Flossenbürg concentration camp

May 3, 1938
SS authorities establish the Flossenbürg concentration camp in the mountains of upper Bavaria near the prewar border with Czechoslovakia. Initially, the SS and Police incarcerate only men in Flossenbürg, primarily so-called "asocial" or "criminal" prisoners. The SS deploys the prisoners as forced laborers in construction of the camp and in the nearby stone quarries of the SS-owned and -operated German Earth and Stone Works company.

September 27, 1939
The SS transfers 1,000 political prisoners from Dachau to Flossenbürg. Having been given authorization to form military units in the SS (later called the Waffen-SS), SS leaders temporarily close down the Dachau concentration camp to make space for a military training facility, transferring the prisoners temporarily to other concentration camps (Buchenwald, Mauthausen, and Flossenbürg).

July 2, 1941
SS guards shoot 40 Polish prisoners at the SS firing range outside Flossenbürg concentration camp. Some 1,500 Polish political prisoners, many of them members of the Polish underground resistance, arrive in Flossenbürg in 1941-1942. Between February and September 1941 the SS kill about one-third of these Polish political prisoners.

June–December 1941
Camp authorities establish a special compound in Flossenbürg to hold approximately 2,000 Soviet prisoners of war. By the end of 1941, SS personnel has shot more than 1,000 Soviet prisoners of war in Flossenbürg. The SS continues to kill Soviet prisoners of war sporadically through 1944.

February 8, 1943
Flossenbürg camp officials reported that there are more than 4,000 prisoners in the main camp. Of these, more than half are political prisoners (mainly Soviet, Czech, Polish, Dutch, and German); almost 800 are Germans identified as repeat criminal offenders; more than 100 are homosexuals; and seven are Jehovah's Witnesses. In 1943, prisoner forced labor becomes increasingly important in German arms production. As a result, the Flossenbürg camp system expands to include approximately 100 subcamps concentrated mainly around armaments industries in southern Germany and western Czechoslovakia.

May 1, 1944
Soviet prisoners of war in Muelsen St. Micheln, a subcamp of Flossenbürg, rise against their guards in the attempt to escape. They torch their barracks and kill some of the prisoner work supervisors (Kapos). The SS crushes the revolt, preventing the escape of the prisoners. Almost 200 prisoners die as a result of burns and wounds sustained in the uprising. After Gestapo officials investigate, the SS transfers about 40 prisoners whom they identify as leaders of the revolt to Flossenbürg, where SS personnel later murder them in the camp jail.

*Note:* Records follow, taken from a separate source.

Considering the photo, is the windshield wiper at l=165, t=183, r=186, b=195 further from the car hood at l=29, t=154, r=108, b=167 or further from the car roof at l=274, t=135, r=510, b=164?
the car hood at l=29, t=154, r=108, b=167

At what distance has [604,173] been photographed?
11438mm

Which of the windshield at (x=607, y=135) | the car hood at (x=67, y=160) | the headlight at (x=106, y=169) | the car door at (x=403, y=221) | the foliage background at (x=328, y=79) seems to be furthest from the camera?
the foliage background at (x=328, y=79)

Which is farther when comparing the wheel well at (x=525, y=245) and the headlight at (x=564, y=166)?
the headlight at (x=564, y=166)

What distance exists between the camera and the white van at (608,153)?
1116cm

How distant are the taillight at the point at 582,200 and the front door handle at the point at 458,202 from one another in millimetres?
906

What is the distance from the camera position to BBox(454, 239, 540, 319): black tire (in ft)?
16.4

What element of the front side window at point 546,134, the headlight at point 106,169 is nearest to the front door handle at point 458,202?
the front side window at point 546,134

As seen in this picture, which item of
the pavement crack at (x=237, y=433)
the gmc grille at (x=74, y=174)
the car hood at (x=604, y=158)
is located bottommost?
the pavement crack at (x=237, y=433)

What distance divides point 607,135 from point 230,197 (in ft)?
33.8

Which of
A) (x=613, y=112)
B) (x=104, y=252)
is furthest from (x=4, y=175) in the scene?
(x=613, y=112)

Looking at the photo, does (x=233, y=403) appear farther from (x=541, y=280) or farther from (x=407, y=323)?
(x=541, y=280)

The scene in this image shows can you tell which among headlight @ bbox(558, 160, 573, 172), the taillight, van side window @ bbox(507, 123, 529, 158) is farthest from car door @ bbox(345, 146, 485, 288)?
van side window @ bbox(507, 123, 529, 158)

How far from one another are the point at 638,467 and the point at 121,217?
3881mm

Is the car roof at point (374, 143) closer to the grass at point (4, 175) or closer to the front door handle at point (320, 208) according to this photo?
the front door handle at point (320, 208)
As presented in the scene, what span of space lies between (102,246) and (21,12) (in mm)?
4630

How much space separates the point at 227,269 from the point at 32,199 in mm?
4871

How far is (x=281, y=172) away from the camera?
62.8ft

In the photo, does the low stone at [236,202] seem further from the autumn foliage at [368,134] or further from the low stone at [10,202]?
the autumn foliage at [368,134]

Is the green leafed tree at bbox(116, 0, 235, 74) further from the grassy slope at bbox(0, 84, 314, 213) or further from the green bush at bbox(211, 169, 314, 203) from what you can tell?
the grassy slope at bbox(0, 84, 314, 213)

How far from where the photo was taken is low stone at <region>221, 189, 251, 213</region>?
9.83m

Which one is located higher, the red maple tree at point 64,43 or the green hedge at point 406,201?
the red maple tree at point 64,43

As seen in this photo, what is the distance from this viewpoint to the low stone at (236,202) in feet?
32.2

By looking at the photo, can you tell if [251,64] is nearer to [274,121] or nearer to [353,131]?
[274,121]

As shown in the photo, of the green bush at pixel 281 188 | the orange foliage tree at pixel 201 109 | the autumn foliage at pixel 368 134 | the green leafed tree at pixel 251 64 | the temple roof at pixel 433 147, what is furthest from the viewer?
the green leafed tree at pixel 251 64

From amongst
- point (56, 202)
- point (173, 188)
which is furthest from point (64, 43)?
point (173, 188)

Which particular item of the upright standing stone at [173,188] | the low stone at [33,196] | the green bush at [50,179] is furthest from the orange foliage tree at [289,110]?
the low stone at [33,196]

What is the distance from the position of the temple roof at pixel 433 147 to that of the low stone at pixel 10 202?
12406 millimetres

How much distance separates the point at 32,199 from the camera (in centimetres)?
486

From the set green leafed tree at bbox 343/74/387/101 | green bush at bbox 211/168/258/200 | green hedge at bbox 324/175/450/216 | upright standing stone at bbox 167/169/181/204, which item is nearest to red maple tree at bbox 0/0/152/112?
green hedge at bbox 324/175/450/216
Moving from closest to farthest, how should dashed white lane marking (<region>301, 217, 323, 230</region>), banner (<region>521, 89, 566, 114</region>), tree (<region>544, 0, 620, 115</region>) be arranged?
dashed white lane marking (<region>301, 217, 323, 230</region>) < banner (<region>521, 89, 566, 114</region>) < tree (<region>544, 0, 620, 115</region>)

View of the Flossenbürg camp

January 15, 1945
SS authorities report nearly 40,000 prisoners incarcerated in the Flossenbürg camp system, including almost 11,000 women.

April 9, 1945
In Flossenbürg, SS personnel hang Admiral Wilhelm Canaris, General Hans Oster, Pastor Dietrich Bonhoeffer, and other persons associated with German resistance groups or implicated in the July 1944 attempt to assassinate Hitler. Canaris was the chief of military intelligence, Oster was Canaris's deputy, and Bonhoeffer was a Protestant theologian critical of the Nazis whom Oster recruited for the Abwehr after the invasion of Poland in 1939. The Gestapo had arrested Bonhoeffer and Oster in April 1943, and incarcerated Canaris in the aftermath of the failed attempt to kill Hitler in July 1944.

April 15–20, 1945
As US forces approach, the SS organizes the forced evacuation of prisoners, except those unable to walk, from Flossenbürg. The SS moves most of the remaining 9,300 prisoners in the main camp, among them approximately 1,700 Jews, in the direction of Dachau both on foot and by train. 7,000 more prisoners who had just arrived from Buchenwald join the evacuation. Perhaps 7,000 prisoners of a total of more than 16,000 who began the evacuation die en route,

April 23, 1945
US forces liberate Flossenbürg, finding about 1,600 ill and weak prisoners mostly in the infirmary barracks. Between 1938 and 1945, nearly 97,000 prisoners passed through Flossenbürg. About 30,000 died in Flossenbürg, in its subcamps, and during the evacuations.